Sentinelles et les prédictions épidémiologiques de Google

Dans un précédent article consacré au projet Flu Trends, Google nous démontrait qu'il est capable de prédire les épidémies de grippe aux USA où il se montre particulièrement efficace. Depuis, le projet a fait des émules : en Australie, en Nouvelle-Zélande, au Mexique et aussi en France où le réseau Sentinelles obtient d'excellents résultats, non seulement sur le suivi de la grippe, mais également sur le suivi d'autres maladies.


Tout d'abord, présentons le réseau Sentinelles : il s'agit d'un réseau constitué de 1300 médecins généralistes libéraux, de France Métropolitaine (soit un échantillon assez conséquent puisqu'il rassemble environ 2% de cette cible). Ces médecins contribuent à faire de Sentinelles une plateforme de recherche et de veille médicale. Ils ont notamment pour mission de surveiller 13 indicateurs de santé dont font parti la grippe, la gastro-entérite et la varicelle.

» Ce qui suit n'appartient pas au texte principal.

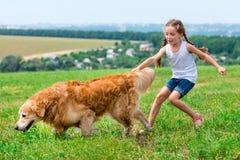 Little girl with golden retriever Stock Images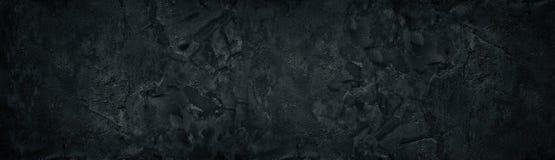 Texture large approximative noire de mur en b?ton L'amende a donn? au panorama une consistance rugueuse criqu? de surface de pl?t photo stock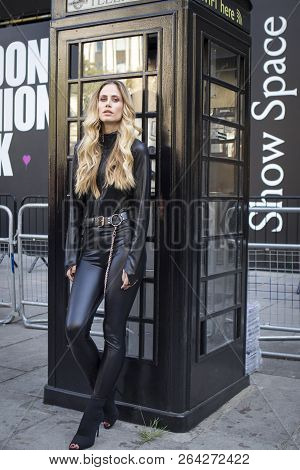 Skinny Blonde In Black Leather Trousers And Denim Jacket
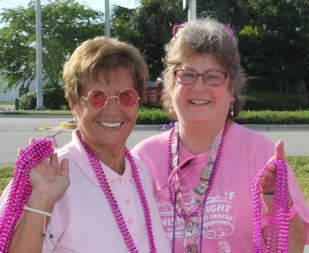 Toni Appell, left, and Michelle Iarocci hand out the pink bead necklaces.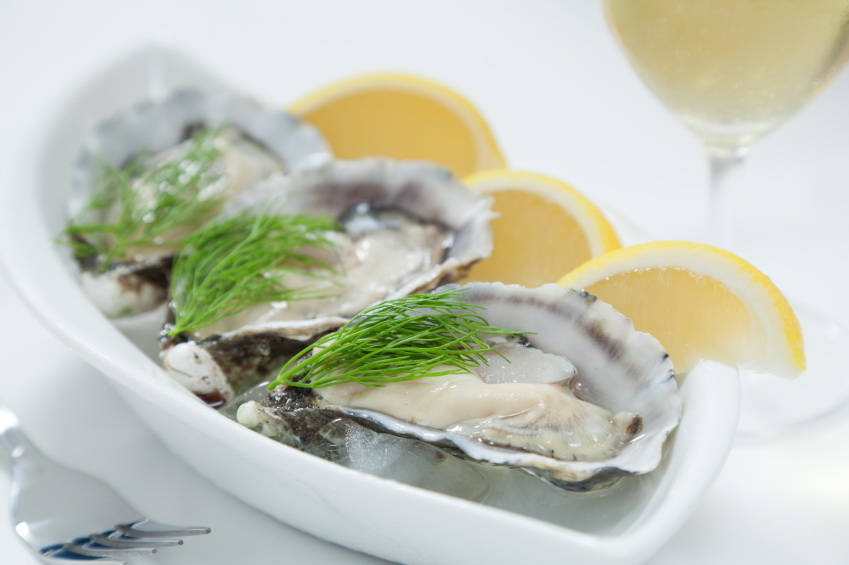 Fresh river oysters on ice with dill, lemon and wine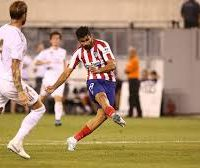 Diego Costa scored four goals as Atletico Madrid humiliated LaLiga rivals Real Madrid 7-3 in an incredible display at the International Champions Cup. Atletico showed no mercy in New Jersey, where Diego Simeone's men led 5-0 at half-time thanks to Costa's first-half hat-trick on Friday. Big-money signing Joao Felix scored his first goal since arriving from Benfica and set up two others, while Angel Correa was also on target in a sensationally one-sided first half at MetLife Stadium. Costa teamed up with Joao Felix to add his fourth six minutes into the second half before he was sent off after clashing with Dani Carvajal, which sparked a melee. Vitolo scored a sensational solo goal in the 70th minute after Nacho Fernandez reduced the deficit on the hour-mark, while Madrid substitute Karim Benzema converted an 85th-minute penalty and Javi Hernandez bundled the ball over the line late. Atletico were ruthless from the outset, last season's runners-up breaking the deadlock after just 43 seconds when Joao Felix played a neat pass to Costa, whose deflected shot beat Thibaut Courtois. That was a sign of things to come as Joao Felix made it 2-0 less than seven minutes later – the former Benfica teenager stepping in front of Marcelo and side-footing from close range after Saul Niguez cut a pass back into the penalty area. After a lively Alvaro Morata left the field due to an apparent calf injury, his replacement Correa – linked to AC Milan – put Atletico 3-0 ahead in the 19th minute with a volley past Courtois. While Joao Felix and Costa continued to wreak havoc, Madrid's woes were compounded by what appeared to be a knee injury to new signing Luka Jovic, who had to be substituted following a collision with Atletico goalkeeper Jan Oblak. Madrid's defensive problems were highlighted again as Atletico went 4-0 ahead in the 28th minute – Saul winning the ball after a bad pass from Ramos and sliding in a simple pass for Costa and he made no mistake. Hermoso and Thomas Lemar also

Ce sont ces trois maladies que les chercheurs du réseau Sentinelles ont tenté de croiser avec les données fournies par Google Trends ou Google Insights for Search. Or, les coefficients de corrélation qui en résultent sont pour le moins satisfaisants. Au passage, je vous invite à lire le paragraphe "Interprétation" de la page Wikipedia consacrée à la corrélation qui résume clairement ce qu'il est nécessaire de savoir à son sujet : en résumé, plus le coefficient est proche de 0, moins les variables sont corrélées; plus le coefficient est proche de -1 ou 1, plus les variables sont corrélées.

La page du réseau Sentinelles consacrée à cette analyse informe de cinq résultats essentiels, dont voici les deux plus remarquables :

  • la proportion de requêtes contenant le mot "gastro" montre une corrélation élevée avec l'incidence des diarrhées aiguës (corrélation = 0.88)
  • la proportion de requêtes contenant le mot "varicelle" montre une corrélation élevée avec l'incidence de la varicelle (corrélation = 0.8)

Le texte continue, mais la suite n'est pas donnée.